The Broons own a small cottage, called the but and ben, somewhere in the Highlands but within a relatively short distance of their home. They enjoy weekends away there, although the younger Broons show some reluctance to go. In a 1940s strip, the house is shown to be on a hillside on the east side of the River Ness, and an arrow also points to Auchentoogle being located on the northern bank of Loch Ness, near Dores. The house was referred to as being in a secret location in "The Broons Days Oot" travel guide published in 2009. In Still Game's 2007 Hogmanay special, "Hootenanny," Jack compares Joe's Highland cottage to "the but 'n ben out of the bloody Broons", as a comical way to comment upon how shabby it appears.

==Annuals==
Although The Broons and Oor Wullie started in 1936, annuals were not published until 1939, starting with The Broons. Since then, annuals for the two strips have appeared in alternate years. Books pre-1965 were not dated. After that they had a copyright date, with annuals normally published in Autumn. Early Broons annuals are highly sought-after collector's items, fetching in excess of four-figure sums at auction. A facsimile of the very first Broons annual was released on 25 November 2006.
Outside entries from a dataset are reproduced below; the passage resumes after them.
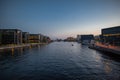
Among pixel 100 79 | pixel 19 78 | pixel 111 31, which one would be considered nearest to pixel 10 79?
pixel 19 78

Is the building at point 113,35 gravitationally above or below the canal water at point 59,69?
above

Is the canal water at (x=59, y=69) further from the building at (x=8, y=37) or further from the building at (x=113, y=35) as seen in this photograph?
the building at (x=8, y=37)

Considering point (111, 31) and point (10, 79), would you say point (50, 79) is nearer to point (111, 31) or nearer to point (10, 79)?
point (10, 79)

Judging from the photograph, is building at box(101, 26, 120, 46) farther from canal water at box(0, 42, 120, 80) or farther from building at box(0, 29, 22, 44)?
building at box(0, 29, 22, 44)

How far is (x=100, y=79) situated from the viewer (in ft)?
72.1

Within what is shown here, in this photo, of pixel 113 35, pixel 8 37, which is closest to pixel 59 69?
pixel 113 35

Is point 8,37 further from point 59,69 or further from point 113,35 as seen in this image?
point 59,69

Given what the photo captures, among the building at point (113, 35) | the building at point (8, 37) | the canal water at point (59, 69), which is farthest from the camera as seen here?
the building at point (8, 37)

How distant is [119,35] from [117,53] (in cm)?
5174

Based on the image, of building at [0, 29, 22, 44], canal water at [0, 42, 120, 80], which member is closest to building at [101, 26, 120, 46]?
canal water at [0, 42, 120, 80]

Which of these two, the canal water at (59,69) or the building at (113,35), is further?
the building at (113,35)

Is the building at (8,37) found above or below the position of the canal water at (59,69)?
above

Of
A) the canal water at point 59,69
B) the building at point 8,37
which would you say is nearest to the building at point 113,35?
the canal water at point 59,69

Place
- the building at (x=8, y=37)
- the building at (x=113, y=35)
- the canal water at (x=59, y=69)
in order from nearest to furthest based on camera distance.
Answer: the canal water at (x=59, y=69)
the building at (x=113, y=35)
the building at (x=8, y=37)
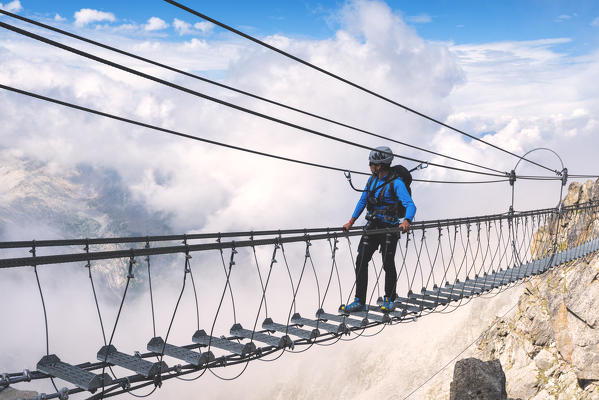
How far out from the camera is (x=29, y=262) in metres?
5.35

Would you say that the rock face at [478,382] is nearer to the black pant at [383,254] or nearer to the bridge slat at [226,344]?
the black pant at [383,254]

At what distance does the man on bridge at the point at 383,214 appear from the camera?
31.0 ft

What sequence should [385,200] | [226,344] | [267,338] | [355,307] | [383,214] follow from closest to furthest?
[226,344], [267,338], [385,200], [383,214], [355,307]

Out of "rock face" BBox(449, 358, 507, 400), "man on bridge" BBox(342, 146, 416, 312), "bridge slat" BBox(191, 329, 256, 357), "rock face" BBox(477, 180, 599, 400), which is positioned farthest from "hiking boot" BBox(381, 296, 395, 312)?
"rock face" BBox(449, 358, 507, 400)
Watkins drew the strip from his Broughty Ferry home until his death in 1969. For five years after Watkins' death, D. C. Thomson recycled old strips in the newspaper and annuals, fearing no adequate replacement could be found to match Watkins' unique style. In these repeated strips, some particularly Scots words were replaced (e.g., "ahint" became "behind") and the pre-decimal coinage was updated. Mike Donaldson is the current artist, succeeding Peter Davidson. BBC Radio Scotland presenter Tom Morton was the scriptwriter until 2006, when Dave Donaldson took over. Morris Heggie, former editor of The Dandy, is one of the current writers; however, credits are now attributed when published in The Sunday Post.

==Television==
The Broons were portrayed in a sketch on the BBC Scotland comedy show Naked Video. Tony Roper was cast as Paw, Gregor Fisher played Maw, Elaine C. Smith portrayed the Bairn, Jonathan Watson appeared as Joe, and Louise Beattie appeared as Horace, with the other family members (and Oor Wullie) mentioned in passing. The sketch revolved around Paw's naivety in the modern world and his inability to move with the times, not even realising that his entire offspring are the product of an affair Maw was having with a farmer.

In December 2005, the BBC Scotland documentary Happy Birthday Broons, narrated by Ewan McGregor, celebrated the family's 70th anniversary. Celebrity guests included Muriel Gray, Ford Kiernan, Sanjeev Kohli, Eddi Reader, Elaine C. Smith, Ricky Ross, Tony Roper, Tam Cowan, Grant Morrison, and Frank Quitely. The programme was made by Angel Eye Media and was nominated for a Best Documentary BAFTA. It was followed by Happy Birthday Oor Wullie.